There are probably other possible problems with inhibiting 5-AR, but heuristically many men are on these inhibitors long term and are just fine, and I don’t immediately see why that should be different for women especially given the happy result of that dutasteride study. But, uh, do your own research, as they say.
- ^
These seem to be the same thing, differing only by whether the patient has an existing diagnosis for depression/anxiety apart from the luteal-phase woes. I’m just going to refer to both diagnoses as “PMDD” for the purposes of this post.
- ^
Aside from the compelling mechanism described below which progesterone fits into, further reasons to think it’s progesterone and not estrogen causing luteal-blues are: 1) Estrogen spikes even higher than this prior to ovulation, and this is typically regarded as an especially good time to have a uterus, and 2) “the implant,” Nexplanon, an implantable form of birth control that lasts around 3 years, seems to have a fair bit of anecdotal accounts of women getting a spike in depression and anxiety while under its effect. The hormone it releases as its mechanism of action? Progesterone (well, a synthetic version.) Of personal interest, my girlfriend tried the implant many years ago and spent the following ~year lightly menstruating constantly, and in the worst depression of her life. When she took it out, the effects cleared up. Together, these things start painting a pretty clear picture.
- ^
- ^
I had grown up thinking that all treatments for male baldness were always snake-oil, indeed I pictured hair-loss cures as the prototypical example of “snake-oil”. As it turns out, there are exactly 2 interventions which actually seem to work for a lot of men! If you’re a guy going bald, especially if you’re catching it early, getting on a 5α-reductase inhibitor and topical minoxidil has a good chance of stopping and maybe reversing the balding process.

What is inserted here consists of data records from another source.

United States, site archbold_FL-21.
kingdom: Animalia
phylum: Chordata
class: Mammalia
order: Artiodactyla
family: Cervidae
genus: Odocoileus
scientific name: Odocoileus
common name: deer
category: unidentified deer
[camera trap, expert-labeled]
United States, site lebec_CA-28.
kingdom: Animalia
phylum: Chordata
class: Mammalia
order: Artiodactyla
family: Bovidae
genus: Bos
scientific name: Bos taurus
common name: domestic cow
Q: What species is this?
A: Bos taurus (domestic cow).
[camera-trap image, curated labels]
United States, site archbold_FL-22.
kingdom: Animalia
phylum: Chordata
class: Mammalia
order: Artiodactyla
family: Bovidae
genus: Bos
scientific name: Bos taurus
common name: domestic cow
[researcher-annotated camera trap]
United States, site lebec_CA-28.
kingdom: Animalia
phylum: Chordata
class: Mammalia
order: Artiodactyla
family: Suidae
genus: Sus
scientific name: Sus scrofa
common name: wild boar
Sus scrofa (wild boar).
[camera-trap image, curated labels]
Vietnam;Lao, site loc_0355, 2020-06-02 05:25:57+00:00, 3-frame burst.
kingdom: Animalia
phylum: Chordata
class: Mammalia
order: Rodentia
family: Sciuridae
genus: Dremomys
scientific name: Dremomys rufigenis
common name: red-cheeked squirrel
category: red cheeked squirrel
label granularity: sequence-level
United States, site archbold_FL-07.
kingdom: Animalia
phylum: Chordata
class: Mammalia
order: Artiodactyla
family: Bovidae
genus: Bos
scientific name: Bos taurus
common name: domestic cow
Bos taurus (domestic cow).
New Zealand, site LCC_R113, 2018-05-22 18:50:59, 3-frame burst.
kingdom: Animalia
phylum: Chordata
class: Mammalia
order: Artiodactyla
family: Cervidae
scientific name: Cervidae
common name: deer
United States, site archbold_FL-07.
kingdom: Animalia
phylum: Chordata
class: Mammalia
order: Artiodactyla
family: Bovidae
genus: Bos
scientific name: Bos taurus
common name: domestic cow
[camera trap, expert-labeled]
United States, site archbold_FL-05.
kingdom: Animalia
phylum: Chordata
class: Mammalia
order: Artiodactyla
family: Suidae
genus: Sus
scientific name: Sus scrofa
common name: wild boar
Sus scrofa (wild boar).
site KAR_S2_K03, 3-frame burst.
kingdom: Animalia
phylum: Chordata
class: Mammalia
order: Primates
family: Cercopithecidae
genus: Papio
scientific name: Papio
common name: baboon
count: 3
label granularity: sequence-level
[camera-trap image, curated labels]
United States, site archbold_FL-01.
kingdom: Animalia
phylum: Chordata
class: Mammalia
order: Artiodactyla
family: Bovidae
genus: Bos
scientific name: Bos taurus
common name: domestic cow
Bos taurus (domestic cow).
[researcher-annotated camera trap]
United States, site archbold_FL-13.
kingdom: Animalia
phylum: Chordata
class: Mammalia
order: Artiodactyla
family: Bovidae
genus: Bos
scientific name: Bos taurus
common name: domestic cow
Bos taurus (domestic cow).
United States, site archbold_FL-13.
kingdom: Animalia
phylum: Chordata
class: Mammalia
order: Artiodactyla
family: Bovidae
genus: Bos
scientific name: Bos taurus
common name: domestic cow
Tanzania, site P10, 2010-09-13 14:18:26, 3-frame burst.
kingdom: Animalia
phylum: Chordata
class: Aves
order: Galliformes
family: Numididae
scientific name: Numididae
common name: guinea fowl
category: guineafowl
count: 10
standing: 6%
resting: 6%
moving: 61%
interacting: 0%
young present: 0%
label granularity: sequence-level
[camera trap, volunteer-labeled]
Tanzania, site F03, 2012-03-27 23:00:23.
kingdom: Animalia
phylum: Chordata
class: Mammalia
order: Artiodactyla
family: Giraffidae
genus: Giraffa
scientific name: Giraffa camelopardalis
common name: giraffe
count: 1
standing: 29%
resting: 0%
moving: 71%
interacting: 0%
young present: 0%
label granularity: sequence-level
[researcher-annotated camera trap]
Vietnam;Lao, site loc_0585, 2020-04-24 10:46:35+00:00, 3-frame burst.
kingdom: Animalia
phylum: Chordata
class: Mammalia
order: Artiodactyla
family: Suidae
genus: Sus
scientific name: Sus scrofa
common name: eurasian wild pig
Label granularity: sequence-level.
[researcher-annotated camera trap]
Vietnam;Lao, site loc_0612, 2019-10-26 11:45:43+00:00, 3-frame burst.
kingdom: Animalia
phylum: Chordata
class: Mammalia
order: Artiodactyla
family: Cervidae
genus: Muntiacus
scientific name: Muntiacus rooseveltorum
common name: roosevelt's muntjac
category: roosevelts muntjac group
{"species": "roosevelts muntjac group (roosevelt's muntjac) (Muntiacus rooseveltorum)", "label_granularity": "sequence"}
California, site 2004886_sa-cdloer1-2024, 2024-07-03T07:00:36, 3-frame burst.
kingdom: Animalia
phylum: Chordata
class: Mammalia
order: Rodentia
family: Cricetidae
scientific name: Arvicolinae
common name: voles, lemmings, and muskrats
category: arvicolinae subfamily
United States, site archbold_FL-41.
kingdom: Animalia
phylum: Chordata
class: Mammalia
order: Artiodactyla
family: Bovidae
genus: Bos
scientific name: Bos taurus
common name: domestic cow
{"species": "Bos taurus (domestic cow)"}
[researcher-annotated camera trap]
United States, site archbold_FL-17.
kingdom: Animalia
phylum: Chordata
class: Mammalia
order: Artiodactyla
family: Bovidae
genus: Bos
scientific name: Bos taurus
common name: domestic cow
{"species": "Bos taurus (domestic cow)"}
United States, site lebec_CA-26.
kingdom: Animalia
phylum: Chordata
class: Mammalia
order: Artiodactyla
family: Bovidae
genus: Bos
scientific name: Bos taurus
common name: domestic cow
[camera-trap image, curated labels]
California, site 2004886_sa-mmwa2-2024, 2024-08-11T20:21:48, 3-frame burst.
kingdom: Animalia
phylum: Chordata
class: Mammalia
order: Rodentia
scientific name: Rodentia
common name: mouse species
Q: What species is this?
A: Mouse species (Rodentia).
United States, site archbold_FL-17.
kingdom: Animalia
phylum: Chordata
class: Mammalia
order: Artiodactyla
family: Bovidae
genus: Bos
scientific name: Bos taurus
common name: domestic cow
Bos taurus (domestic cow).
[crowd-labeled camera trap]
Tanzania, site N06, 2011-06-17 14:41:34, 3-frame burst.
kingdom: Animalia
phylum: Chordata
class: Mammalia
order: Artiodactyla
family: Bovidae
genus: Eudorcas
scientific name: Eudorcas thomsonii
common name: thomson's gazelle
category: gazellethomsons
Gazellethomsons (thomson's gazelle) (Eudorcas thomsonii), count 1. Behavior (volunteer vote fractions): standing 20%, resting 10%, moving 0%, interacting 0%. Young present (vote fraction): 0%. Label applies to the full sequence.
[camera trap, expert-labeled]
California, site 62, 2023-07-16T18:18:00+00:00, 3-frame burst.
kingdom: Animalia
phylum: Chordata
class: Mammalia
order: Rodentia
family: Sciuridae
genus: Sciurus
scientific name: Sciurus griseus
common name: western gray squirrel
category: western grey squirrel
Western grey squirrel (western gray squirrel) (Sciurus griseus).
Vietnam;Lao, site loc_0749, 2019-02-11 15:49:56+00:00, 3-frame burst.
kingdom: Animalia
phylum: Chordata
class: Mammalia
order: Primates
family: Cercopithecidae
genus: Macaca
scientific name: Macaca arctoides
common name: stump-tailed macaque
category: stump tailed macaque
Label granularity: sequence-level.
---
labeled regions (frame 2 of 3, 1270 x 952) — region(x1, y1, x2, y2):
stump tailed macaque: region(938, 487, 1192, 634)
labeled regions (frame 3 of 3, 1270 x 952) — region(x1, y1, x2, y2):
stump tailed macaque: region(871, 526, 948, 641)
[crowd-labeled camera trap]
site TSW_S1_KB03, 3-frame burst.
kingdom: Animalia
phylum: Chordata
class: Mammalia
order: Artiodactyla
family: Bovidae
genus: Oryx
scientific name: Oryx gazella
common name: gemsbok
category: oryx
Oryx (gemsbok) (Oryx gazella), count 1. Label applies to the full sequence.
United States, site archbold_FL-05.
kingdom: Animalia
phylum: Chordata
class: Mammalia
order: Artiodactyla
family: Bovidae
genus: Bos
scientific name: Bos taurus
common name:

See the section on warnings/side-effects though. (tl;dr, they seem like a real thing to track but way overblown online.)
- ^
5α-reductase does a handful of other things too but, at least at the levels of inhibition which are achieved by long term use of hair-loss drugs, can’t be very reliably disruptive since lots of men are on them and doing just fine, and afaict the only women-specific 5α-reductase dependent pathways are mega ALLO production and various developmental purposes for growing babies. More on that in the warnings section at the end.
- ^
Why not 0% if it’s hitting all three of the 5-AR isoenzymes? IIUC, there are other ways the body produces small amounts of DHT, and also dutasteride may not be as potent an inhibitor of Type III.
- ^
Or take a mega-dose, I guess, but please don’t do that without researching whether or not that’ll kill you. Also you’ll end up with a bunch of dutasteride in your system throughout the follicular phase regardless, over time, if you take any amount even as infrequently as once a month.